One of the reasons why organizations may be disjointed in how they respond to and manage a crisis is by not having facts to respond to the crisis immediately. This can be attributed to the fear of making the wrong call.
With established facts, though, companies can get to the heart of the matter quickly and operationalize to understand, prioritize, and address the crisis. This not only builds confidence with stakeholders but also allows management to take control of the situation. Information is power and forms the basis for an effective and credible response.
At the heart of any crisis response are three main participants: the public relations and communications team, the legal and regulatory teams, and the operational response team.

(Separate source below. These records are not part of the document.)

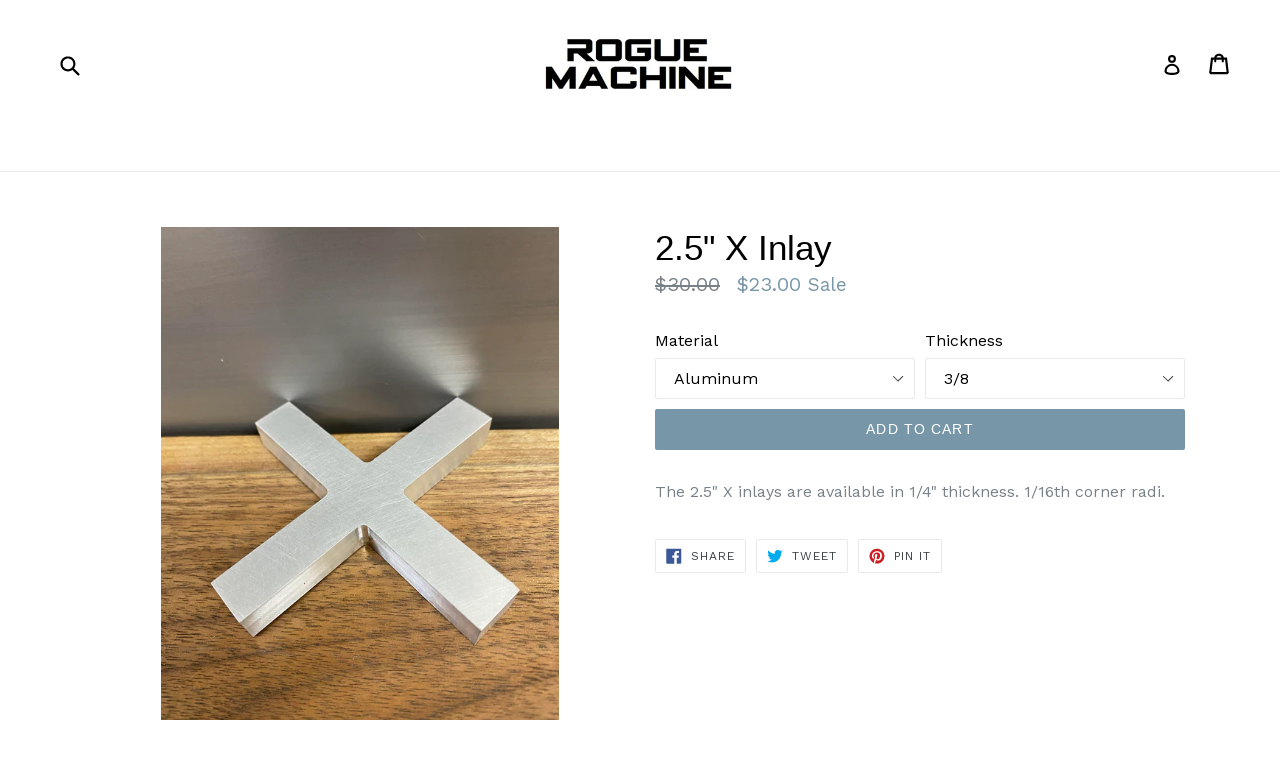

--- FILE ---
content_type: application/x-javascript
request_url: https://amaicdn.com/pricing-by-quantity/store/7ab34fe89aa96c231fa0bbcfb2b0c003.js?0.5619565293176834
body_size: 197
content:
Spurit.tieredPricing.config = {"setting":{"webadvisor":"https:\/\/www.inspectlet.com\/dashboard\/watchsession\/266770465\/509790146","product_page_position":"after","product_page_selector":"div[class=\"product-single__meta\"]","product_page_auto":"0","cart_page_selector_individual":"td[class=\"cart__price-wrapper cart-flex-item\"]","cart_page_selector_individual_auto":"0","cart_page_selector_total":"td[class=\"text-right small--hide\"]","cart_page_selector_total_auto":"0","cart_page_selector_subtotal":"span[class=\"cart__subtotal\"]","cart_page_selector_subtotal_auto":"0","is_show_express_payment_button":"1","support_langify":"0","cart_ajax_enabled":"0","cart_ajax_selector_individual":"","cart_ajax_selector_individual_auto":"0","cart_ajax_selector_total":"","cart_ajax_selector_total_auto":"0","cart_ajax_selector_subtotal":"","cart_ajax_selector_subtotal_auto":"0","cart_ajax_selector_checkout":"","cart_ajax_selector_checkout_auto":"0","display_saved_amount":"1","saved_amount_template":"Saving :diff!","display_saved_amount_individual":"1","display_saved_amount_total":"0","display_saved_amount_subtotal":"0","order_tag_name":"","cart_page_selector_upsell_normal_cart":"","cart_page_selector_upsell_normal_cart_auto":"","tier_text_tpl_upsell_normal_cart_custom":"Buy [X] more to get discount","tier_text_tpl_upsell_normal_cart_custom_color":"#000000","cart_page_selector_upsell_ajax_cart":"","cart_page_selector_upsell_ajax_cart_auto":"","tier_text_tpl_upsell_ajax_cart_custom":"Buy [X] more to get discount","tier_text_tpl_upsell_ajax_cart_custom_color":"#000000","tier_text_tpl":"Buy [Q] for [E] each ([D]% off!)","tier_text_tpl_any_product":"Buy [Q] [B]  for [T] ([D][U] off!)","tier_text_tpl_same_product":"Buy [Q] [B]  of the same product for [T] ([D][U] off!)","tier_text_tpl_same_product_variant":"Buy [Q] [B]  of the same product variant for [T] ([D][U] off!)","tier_text_tpl_same_collection":"Buy [Q] [B]  from the same collection for [T] ([D][U] off!)","tier_text_tpl_bonus_product":"Buy [Q] get [D]!"},"schemes":[{"id":"32618","message":"Volume tiered pricing! ","discount_if_multiple_vids":true,"tiers":[{"quantity":"5.00","discount":"8.00","discount_by":"quantity","discount_units":"percentage","discount_type":"1"},{"quantity":"10.00","discount":"16.00","discount_by":"quantity","discount_units":"percentage","discount_type":"1"},{"quantity":"25.00","discount":"24.00","discount_by":"quantity","discount_units":"percentage","discount_type":"1"}],"products":["9957119048","9957283592","9957463112","9958163720","9983334152","584311341091"],"variants":[],"start_date":"2021-08-05 16:38:00","end_date":null,"product_selected_option":"0"}],"app_language":null}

The communications and PR teams develop and deliver the company’s messaging internally and externally. Legal and regulatory teams understand the risk exposures and advise on the appropriate responses. The operational response team comprises different experts and professionals who do everything else from establishing the facts for the other two teams.
All three participants must work in sync at any given time, though it’s not easy to achieve this close orchestration because they’re often used to working in separate silos. The best way to ensure they work together is by including all three in the crisis response plan.
If a business is to emerge stronger, it’s imperative to add this final element: Learning from the crisis and acting on the learning to ensure a better response next time. However, it doesn’t always come naturally to learn from past crises, as companies may feel that it’s easier to forget the whole experience and not bring it up again.
To mitigate this, companies need to learn lessons about the root causes of the crisis and how they can respond and act differently and see how to respond more effectively in the future.
Businesses that create and implement event-driven transformation strategies and identify and capitalize on the lessons learned before, during, and after crises will emerge stronger, sooner, and more resilient.